Suboptimal vitamin D status and undernutrition is highly prevalent in paediatric Crohn’s disease (CD). However, little is known about whether children with CD experience significant rates of sarcopenia (reduced muscle mass). The study objective was to determine the prevalence of sarcopenia in children at the time of diagnosis, as well as the associations between vitamin D status and body composition in paediatric CD.

Methods

We prospectively recruited consecutive children newly diagnosed with CD from January 2014 until December 2015 (n = 35 CD). Outcome variables measured at the time of diagnosis included major symptoms, inflammatory markers, anthropometric (weight, weight-z, height, and height-z), and body composition (absolute/regional/percent fat mass [FM] and fat-free mass [FFM], lean soft tissue/total mass, skeletal muscle mass [SMM], appendicular lean mass [ALM]) as measured by Dual-X-ray absorptiometry (DXA) vitamin D status (25-hydroxy vitamin D:25(OH)D). Disease activity was measured using the paediatric CD activity index (PCDAI), and disease phenotype and location were measured using the Paris Classifications for paediatric IBD. Endoscopy findings were measured using simple endoscopic score for CD (SEC-CD). Sarcopenia was defined as SSM-z scores < -2. We excluded children who had no DXA or DXA performed outside of the Edmonton zone.

Results

In total, 35 children with CD between the ages of 4 and 17 years were included. All DXA were done with 2.3 ± 2.9 months of CD diagnosis. Twenty-one percent (n = 10) of children with CD had reduced weight (weight-z < -1.5) with height-z scores within normal ranges at time of diagnosis. Sarcopenia was found in 26% (n = 9) of children with CD. Suboptimal 25 (OH) D levels (< 50 nmol/L) were present in 31% (n = 11) of children, with teenagers older than 13 years having significantly lower 25 (OH) D concentrations (50.5 ± 22.2 nmol/L) compared with younger children (65.2 ± 20.7) (p = 0.03).

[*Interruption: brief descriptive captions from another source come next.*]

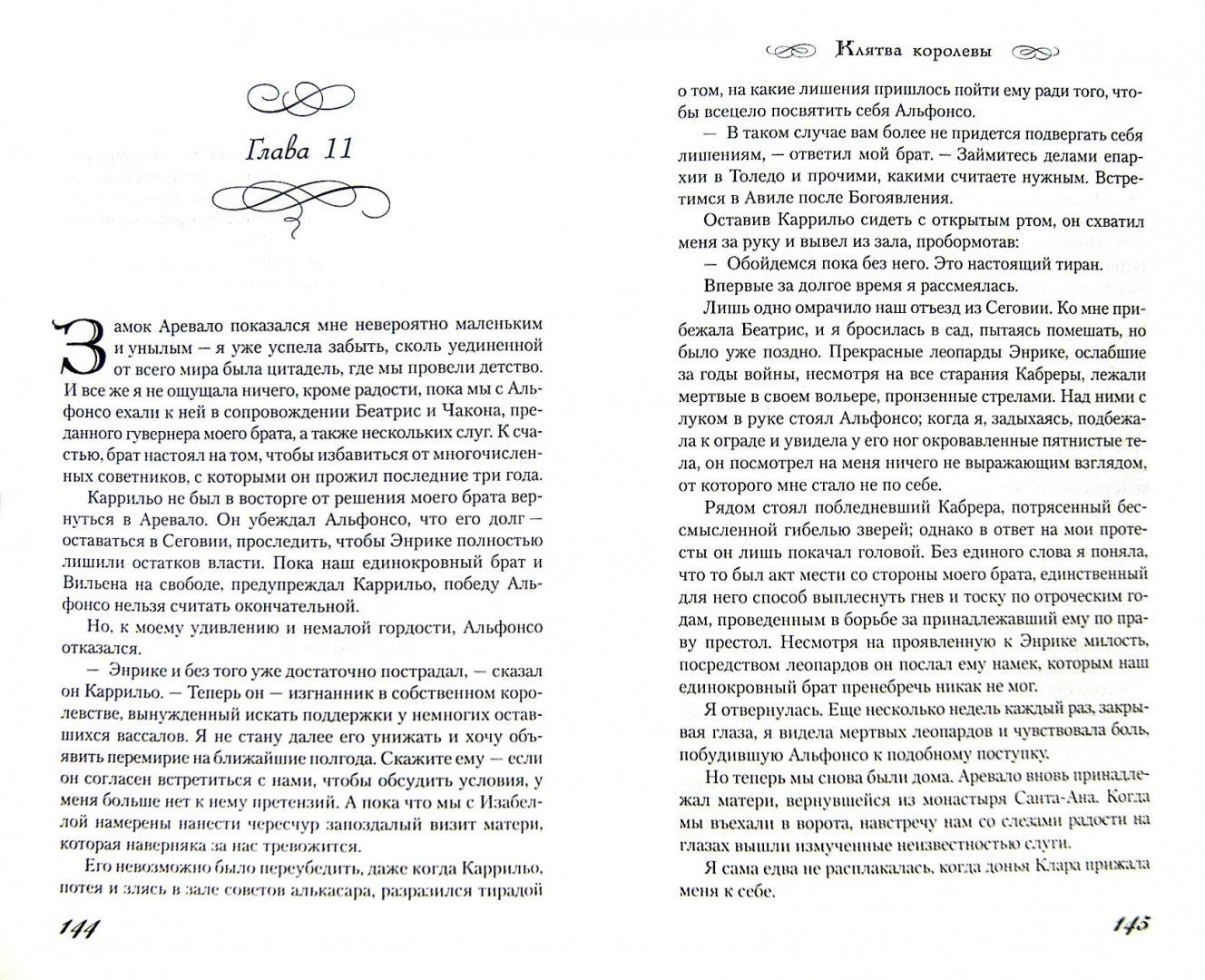 Иллюстрация 1 из 13 для Клятва королевы - К. Гортнер | Лабиринт - книги. Источник: Лабиринт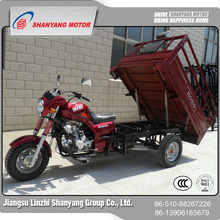 Garbage heavy truck / 3 wheel trike car for sale / lifan three wheel cargo motorcycle in WUXI China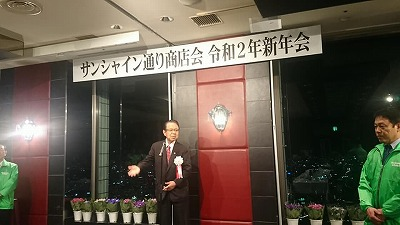 200115adachi.jpg
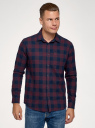 Рубашка хлопковая с длинным рукавом oodji #SECTION_NAME# (красный), 3L320016M/39882N/4979C - вид 2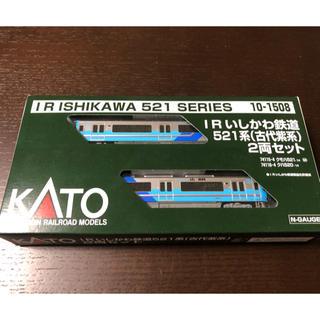 カトー(KATO`)の10-1518 KATO IRいしかわ鉄道 (鉄道模型)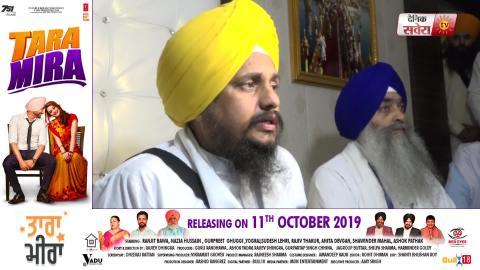 Ranjit Singh DhadrianWale के खिलाफ Akal Takht Sahib में दी गई शिकायत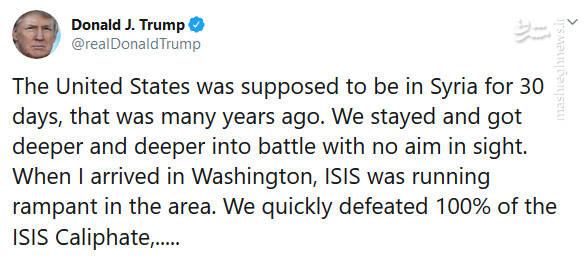 نقش برجهای ترامپ در عقبنشینی آمریکا از سوریه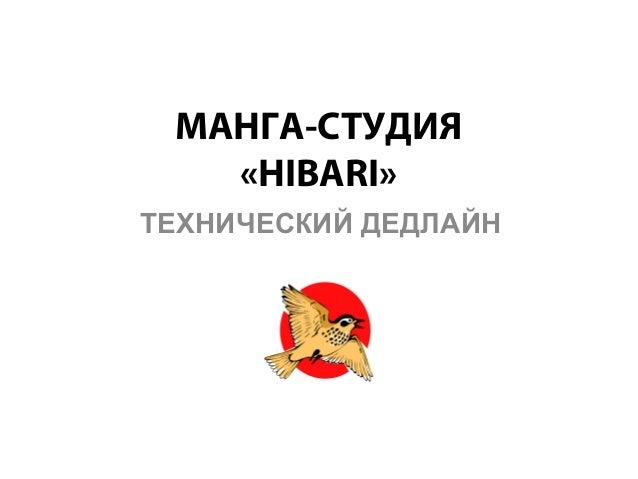 МАНГА-СТУДИЯ «HIBARI» ТЕХНИЧЕСКИЙ ДЕДЛАЙН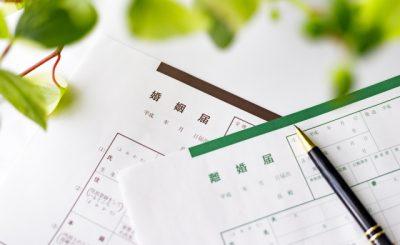 【2021最新】世田谷区での離婚届の入手、提出方法を詳しく解説!ダウンロード可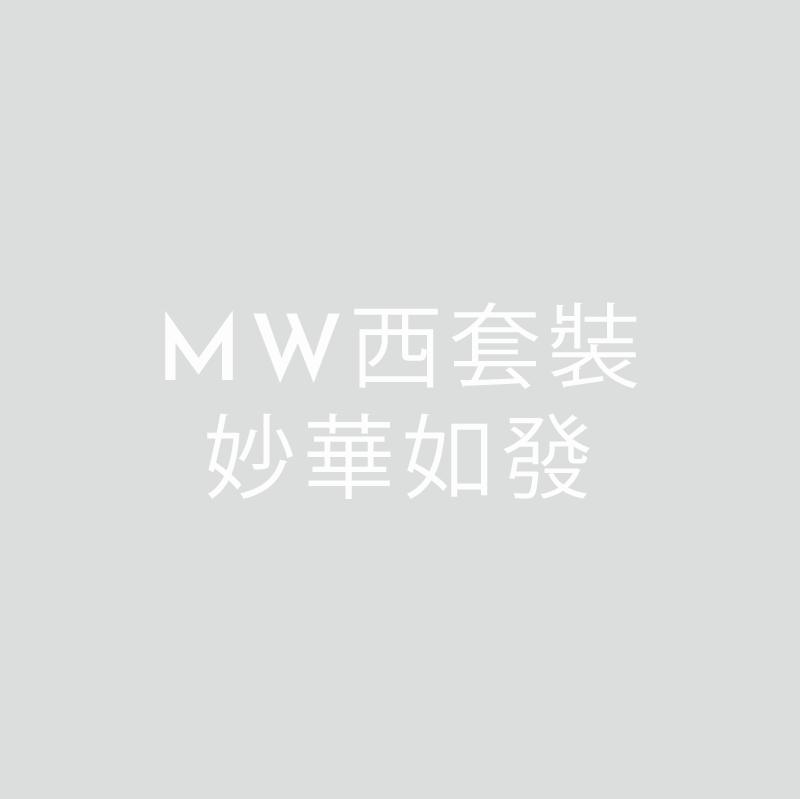 MW 西套裝量身訂製 北區服務處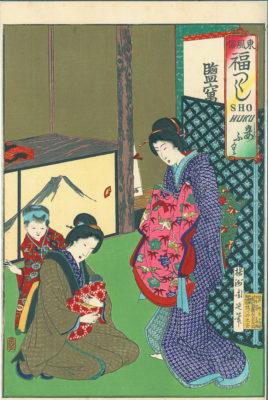 chikanobu fuku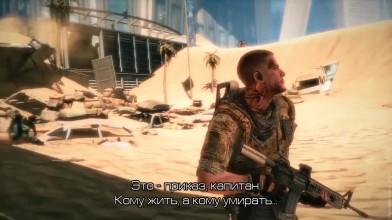Ретроспектива Spec Ops- The Line В. Банникова.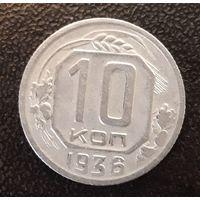 10коп. 1936г.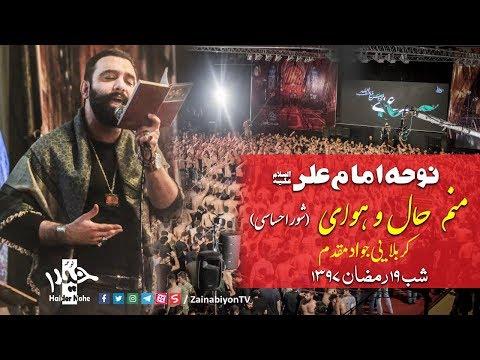 منم وحال وهوای (نوحه امام علی) کربلایی جواد مقدم  | Farsi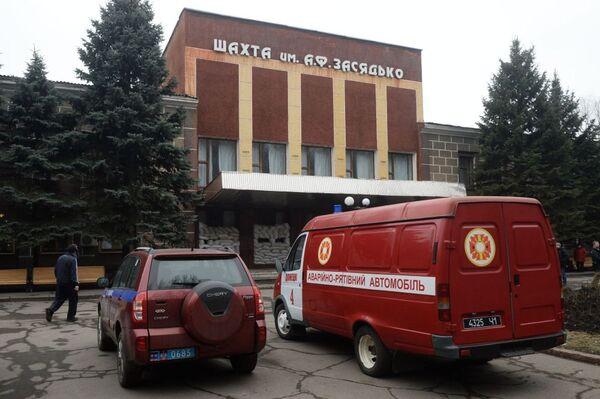 L'ingresso della miniera Zasyadko di Donetsk - Sputnik Italia
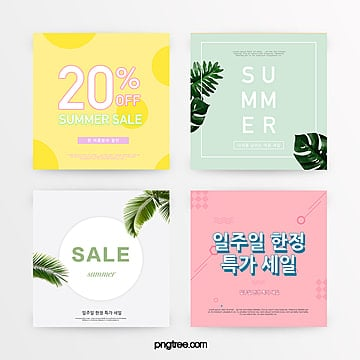 refreshing geometric minimalist style summer discount promotion set Template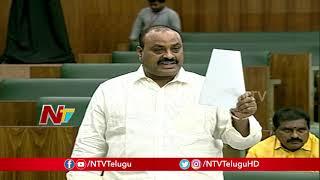 Buggana Rajendranath Vs Atchannaidu over AP Special Status..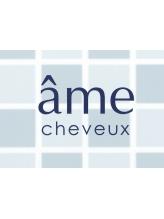 アームシュブー(ame cheveux)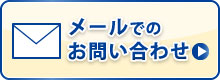 静岡住まいのマネープラン相談へのお問い合わせ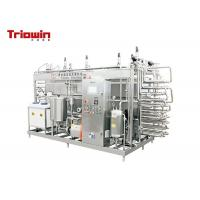 China Industrial Coffee / Ice Cream Processing Line With Plate Pasteurizer / Deodorizer on sale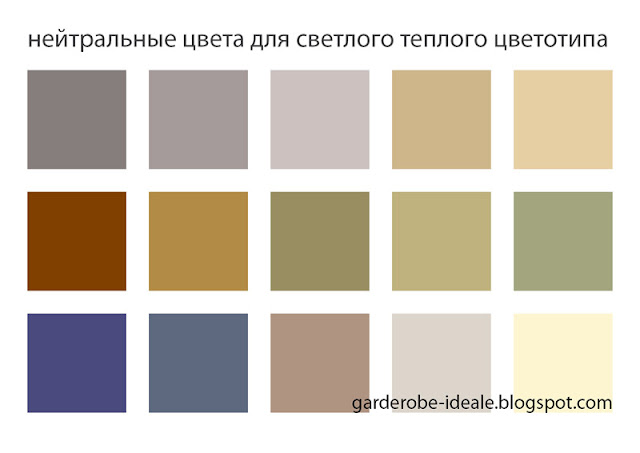 Нейтральные цвета для светлого теплого цветотипа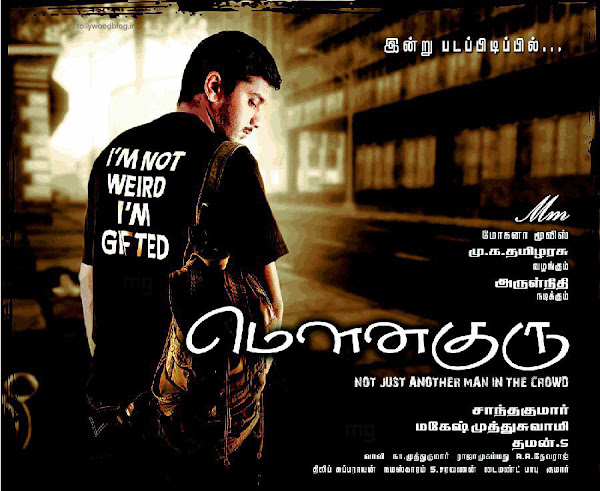 http://2.bp.blogspot.com/-ZXgoqP9loic/TdciaLPgulI/AAAAAAAAKBw/jlxMq9ec4Tc/s600/Arulnidhi_Mouna%2BGuru_Tamil_movie_first_look_wallpapers.jpg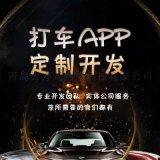 打車app定製開發打車軟體APP開發打車系統開發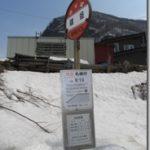 北海道ローカル秘境路線バスの旅「珍しいバス停巡り」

Moreover, 25 (OH) D was not affected by disease activity /extent /severity, site of disease (ileal vs colonic vs ileocolonic ), FM, or gender (p > 0.05) but was inversely related to reduced SMM (p = 0.03), SSM-z (p = 0.09), and ESR (p = 0.008).

Conclusion

Sarcopenia was found in 26% of children with CD. Suboptimal vitamin D status in children with CD was related to reduced lean body mass, but not to fat mass. Optimising vitamin D status is an important goal in the treatment of children with CD.